Corita brought up an interesting idea: we can behave immodestly while discussing modesty. I realize that I’m pretty much doing this right now by writing my third straight post about the topic, so—I don’t know, pray for me. (I’m going to be out of town all day anyway, so if the comment box gets all cluttered up with rabbits and pant suits and whatnot like it did on Thursday, don’t blame me).
I am distressed at least a little by the way that these modesty discussions inevitably draw so much description of the female body, clothed or barely-clothed.
. . . I am totally with you on pants, and modesty being situational. Is there, though, a limit to how to discuss modesty? A point, or a manner, in which it becomes, itself, immodest?
Ohhh, yes. There are three basic types of immodest modesty that I’ve seen in religious circles:
1. Praising chastity in such glowing terms that the windows fog up. This must make our guardian angels roll their eyes. Picture, if you will, a Catholic youth group in which young men and women are sequestered in a comfy lounge, going on and on and on and on about how wonderful it is to save oneself for marriage.

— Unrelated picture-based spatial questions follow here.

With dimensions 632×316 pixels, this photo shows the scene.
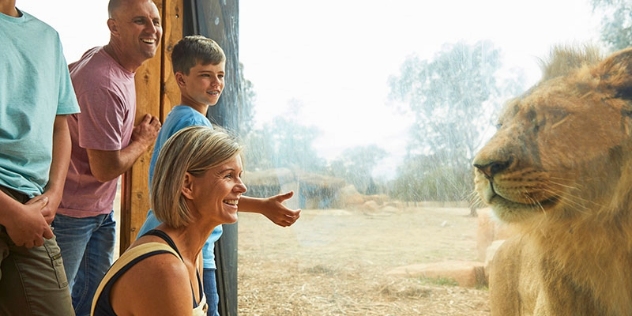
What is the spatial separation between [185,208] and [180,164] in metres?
0.12

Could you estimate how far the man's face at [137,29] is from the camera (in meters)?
2.63

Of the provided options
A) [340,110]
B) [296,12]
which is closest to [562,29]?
[340,110]

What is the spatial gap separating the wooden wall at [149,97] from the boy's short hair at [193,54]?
68 centimetres

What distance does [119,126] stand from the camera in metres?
2.47

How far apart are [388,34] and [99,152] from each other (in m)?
1.27

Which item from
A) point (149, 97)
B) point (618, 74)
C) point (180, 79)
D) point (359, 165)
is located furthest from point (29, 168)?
point (618, 74)

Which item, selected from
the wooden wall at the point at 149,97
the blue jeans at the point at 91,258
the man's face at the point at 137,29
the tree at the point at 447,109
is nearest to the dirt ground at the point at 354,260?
the tree at the point at 447,109

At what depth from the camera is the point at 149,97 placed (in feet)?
10.2

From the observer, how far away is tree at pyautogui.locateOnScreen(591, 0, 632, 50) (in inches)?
69.9

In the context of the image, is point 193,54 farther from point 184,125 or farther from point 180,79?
point 184,125

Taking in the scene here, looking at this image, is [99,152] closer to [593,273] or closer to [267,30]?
[267,30]

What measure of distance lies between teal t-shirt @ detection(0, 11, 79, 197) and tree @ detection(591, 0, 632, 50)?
5.90ft

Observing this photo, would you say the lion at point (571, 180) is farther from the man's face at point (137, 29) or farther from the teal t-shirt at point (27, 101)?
the man's face at point (137, 29)

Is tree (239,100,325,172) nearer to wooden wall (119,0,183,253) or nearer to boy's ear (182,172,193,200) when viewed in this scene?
wooden wall (119,0,183,253)
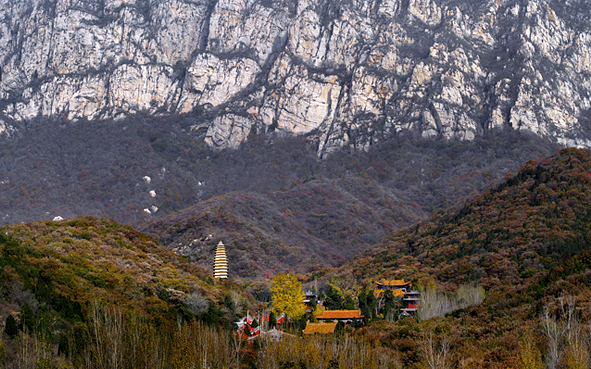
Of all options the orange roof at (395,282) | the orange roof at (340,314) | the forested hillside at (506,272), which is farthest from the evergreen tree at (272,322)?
the orange roof at (395,282)

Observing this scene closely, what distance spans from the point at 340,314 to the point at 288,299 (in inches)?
243

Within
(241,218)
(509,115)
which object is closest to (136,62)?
(241,218)

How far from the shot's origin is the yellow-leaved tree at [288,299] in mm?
55062

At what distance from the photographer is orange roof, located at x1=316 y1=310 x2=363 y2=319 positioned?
57.4 meters

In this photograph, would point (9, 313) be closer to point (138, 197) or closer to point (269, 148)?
point (138, 197)

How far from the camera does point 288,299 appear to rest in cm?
5566

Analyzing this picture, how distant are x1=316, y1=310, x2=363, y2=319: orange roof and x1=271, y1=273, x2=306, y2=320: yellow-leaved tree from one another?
9.97ft

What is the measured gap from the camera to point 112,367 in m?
23.9

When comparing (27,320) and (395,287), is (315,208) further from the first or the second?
(27,320)

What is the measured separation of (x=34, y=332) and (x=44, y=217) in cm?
13789

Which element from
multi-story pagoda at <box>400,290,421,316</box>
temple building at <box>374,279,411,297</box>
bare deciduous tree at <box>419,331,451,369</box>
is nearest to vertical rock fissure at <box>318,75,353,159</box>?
temple building at <box>374,279,411,297</box>

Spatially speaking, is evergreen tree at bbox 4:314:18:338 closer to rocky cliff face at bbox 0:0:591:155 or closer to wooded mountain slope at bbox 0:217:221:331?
wooded mountain slope at bbox 0:217:221:331

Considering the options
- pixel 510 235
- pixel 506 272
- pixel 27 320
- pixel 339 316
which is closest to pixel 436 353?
pixel 27 320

Objectively, their words are on the up-and-up—but if you blink and shake your head to clear the air, you’ll realize that it’s really just a bunch of panting teenagers talking about how much they wanted to have sex.
They definitely get points for trying, but at a certain stage, you really have to say, “Well, I’m going to go play basketball now!” or “Hey, I’m going to hurl myself in this thorn bush a couple of times—who’s with me?”
2. Tireless vigilance about immodesty in others. This is especially loathesome in children. I’ve heard women boast about how their six-year-old son makes cutting remarks about the attire of a woman who jogs by the house: “Mommy, that lady must not like herself very much!” This is not the kid’s fault, of course. It’s the mom who should be smacked upside the head. Obviously we must set standards for ourselves, and teach our children how to dress and behave. But we are in charge of how we dress, and unsolicited rudeness about other people’s choices is rude and counterproductive.
Another form of this vigilance, popular among women, is to anonymously mail some “how to be modest” literature to one of our erring sistern. If you’ve been tempted to do this, you should know that (a) ill-mannered stunts like this make decent women want to start clothes shopping in the spray paint aisle; and (b) Dressing With Dignity is one of the most poorly-written books I’ve ever come across. And I own Scooby Doo and the Haunted Cupcake Factory.
3. Thinking about modesty until you can’t think about anything else. This habit is just as objectifying as any soft porn: if you only think about thebodythebodythebody all the time, you forget that you’re not the only one with a soul.
Remember the rumor of the Catholic executive who made his female employee kneel down on the floor to see whether her skirt was sufficiently long? True or not, it’s the perfect illustration of someone who’s entirely forgotten why we have guidelines for modesty in the first place: to promote respect for each other.
When we obsessively debate the specifics of clothing, we start out with good intentions in a tricky world, and end up as prickly, sour, neo-perverts. I’ll never forget the complaint of one guy who battled valiantly to inject some reason into the pants debate of yesteryear (in at least four different comment boxes). He was a guy who had struggled to begin to live chastely. He said that the end result of having to explain over and over to Leviticus devotees why it wasn’t a sin for women to wear pants was that he found himself thinking critically and probingly about every single woman he encountered. For instance, he used to enjoy a TV talk show with a female host, because of its excellent content—but after the modesty debate, he found himself thinking, “Should she be sitting that way? Am I being overly legalistic, or overly lax when I notice that she has knees? What if she buttoned that other button—would that help? I think I can see through her blouse—probably another fabric would have been a more modest choice.” He was justifiably furious at the cretins who forced him back into that mode of hyper-awareness of women’s bodies, when he had fought a long fight to overcome.
After a certain point, thinking about modesty all the time is just another way of thinking about sex all the time. No matter how you got there, it’s not a good place to be.